HALF-HOUR REVIEW – Pushmo

Filling the puzzle void left by polishing off Picross 3D last summer is a little piece of 3DSWare called Pushmo (or Pullmo if you’re from Europe), a game that tasks a young, wobbly Mallo with pushing and pulling colored blocks to rescue children trapped in them. It’s not the most exciting first thirty minutes of a game, with a chunk of it stuck in tutorials, but I can confirm that it gets better.

I’m now on the level two puzzles–I think No. 68 to be exact–and the difficulty has ramped up to the point of stumping me constantly. That’s a good, my dears. Many of the mural puzzles, the ones that look like fruit or animals or famous videogame faces, are actually quite simple, structured to be pleasing to the eyes and nothing more than fluff to the brain.
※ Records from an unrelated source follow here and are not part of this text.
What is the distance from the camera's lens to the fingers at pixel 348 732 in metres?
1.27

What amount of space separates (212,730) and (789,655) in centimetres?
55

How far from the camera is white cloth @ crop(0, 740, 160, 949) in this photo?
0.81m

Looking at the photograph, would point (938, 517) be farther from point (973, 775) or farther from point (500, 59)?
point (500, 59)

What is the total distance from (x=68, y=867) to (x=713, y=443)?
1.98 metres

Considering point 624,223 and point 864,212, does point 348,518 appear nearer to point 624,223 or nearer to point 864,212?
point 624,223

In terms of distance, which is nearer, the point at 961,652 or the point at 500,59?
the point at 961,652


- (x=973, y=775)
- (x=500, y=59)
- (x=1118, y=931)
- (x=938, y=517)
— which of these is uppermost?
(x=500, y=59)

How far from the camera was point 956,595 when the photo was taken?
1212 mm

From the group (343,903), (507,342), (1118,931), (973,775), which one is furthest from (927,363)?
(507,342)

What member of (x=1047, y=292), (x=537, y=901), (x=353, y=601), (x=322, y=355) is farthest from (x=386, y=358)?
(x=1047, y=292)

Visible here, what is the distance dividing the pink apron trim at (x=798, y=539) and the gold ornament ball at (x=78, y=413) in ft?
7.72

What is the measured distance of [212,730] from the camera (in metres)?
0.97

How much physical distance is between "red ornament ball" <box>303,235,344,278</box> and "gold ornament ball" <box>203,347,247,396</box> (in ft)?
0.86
However, a recent viewing of GiantBomb‘s Quick Look for Pushmo forecasts that the size of the puzzle grids are going to get bigger, and bigger, and then bigger again. Whoo boy. Those will be some doozies, for sure.

I’m just pleased to have a time-killer again. Picross 3D was perfect in that if I had five minutes or so between something, like waiting for Tara to get ready, I could do a puzzle. That same theory applies now to Pushmo. I mostly do my puzzling while waiting for artwork to be scanned and Photoshop to open on my slow-as-slow Macbook. If I’m good enough, I can get through two or three before it’s time to get back to making them comics. But yeah, it’s pretty good, and if you have a 3DS, well, it’s a no-brainer to get it, even if you feel like $7.00 is too high a price, it’s not. Not at all.

HALF-HOUR REVIEW – Dragon Quest Monsters: Joker

Attention fans of monsters and monster-collecting!

My review of the first thirty minutes of Dragon Quest Monsters: Joker is now up over at The First Hour. Do check it out, as well as click the link on minute #30 to get the full impact of the loss of my goo friend Blues.

It’s not a terribly long experience, the review, but that has to do with the fact that the game’s opening is basically “run up a mountain and grind monsters to a pulp.” I’ve gone a little further since then, getting a platypunk onto my team and equipping everyone with better weapons; however, still haven’t made it through that cave. I’ll be sure to sing it loud and proud the moment Hodor and Team Dream Beam make it to the mountaintop. Until then, heroes!